Tima pensó un momento y asintió.
«Nos vemos.»
La semana siguiente, quedamos en encontrarnos con Dmitry en el parque. La tensión era palpable mientras esperábamos en la banca. No sabía qué estaría pensando Tima, pero estaba visiblemente preocupado.
Cuando Dmitry se acercó, dudó, como si no supiera por dónde empezar. Tima se levantó, se acercó a él y le tendió la mano.

«Hola. Soy Tima.»
Dmitry sonrió con lágrimas en los ojos. «Sé quién eres.
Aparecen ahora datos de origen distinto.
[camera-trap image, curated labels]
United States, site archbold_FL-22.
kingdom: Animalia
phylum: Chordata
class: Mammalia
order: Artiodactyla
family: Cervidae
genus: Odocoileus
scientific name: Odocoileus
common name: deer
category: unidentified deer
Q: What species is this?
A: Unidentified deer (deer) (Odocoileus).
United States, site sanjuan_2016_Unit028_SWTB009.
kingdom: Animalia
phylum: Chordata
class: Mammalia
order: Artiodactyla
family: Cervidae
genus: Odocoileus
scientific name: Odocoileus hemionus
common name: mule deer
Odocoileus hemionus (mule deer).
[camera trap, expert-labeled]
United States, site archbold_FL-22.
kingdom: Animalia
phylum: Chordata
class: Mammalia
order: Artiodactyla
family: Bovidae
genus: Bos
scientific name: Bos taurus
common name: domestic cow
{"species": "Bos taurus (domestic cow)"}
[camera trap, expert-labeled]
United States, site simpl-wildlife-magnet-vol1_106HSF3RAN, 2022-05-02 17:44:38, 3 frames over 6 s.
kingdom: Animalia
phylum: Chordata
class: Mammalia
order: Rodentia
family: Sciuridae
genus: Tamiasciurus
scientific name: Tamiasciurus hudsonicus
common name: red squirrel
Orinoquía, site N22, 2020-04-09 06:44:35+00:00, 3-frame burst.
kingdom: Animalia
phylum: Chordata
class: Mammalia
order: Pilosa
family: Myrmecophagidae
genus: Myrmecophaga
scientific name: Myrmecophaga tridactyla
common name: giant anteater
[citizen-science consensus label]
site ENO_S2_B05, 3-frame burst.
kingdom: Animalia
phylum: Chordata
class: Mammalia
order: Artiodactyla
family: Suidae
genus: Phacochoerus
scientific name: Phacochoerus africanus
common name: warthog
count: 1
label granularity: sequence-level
Y lamento todo lo que me he perdido.»
Tima asintió.
«Está bien. No es tu culpa.»
Y en ese momento, vi algo inesperado: mi hijo tiene un gran corazón. Estaba dispuesto a darle una oportunidad a este hombre, incluso sin saber adónde lo llevaría.
Dmitri se mantuvo en contacto durante los siguientes meses. No intentó obligarnos. No exigí que me llamara «papá» y respeté todos nuestros límites.
Tima comenzó a construir gradualmente una relación con él, pero nada podía reemplazar el vínculo que teníamos. Y eso estaba bien.

Al final, lo más importante fue que Tima tenía una opción. Él decidió a quién dejar entrar en su vida.
Y como madre, sabía que, decidiera lo que decidiera, yo estaría ahí.
Porque la familia no siempre es de sangre. A veces, la familia es a quien elegimos amar.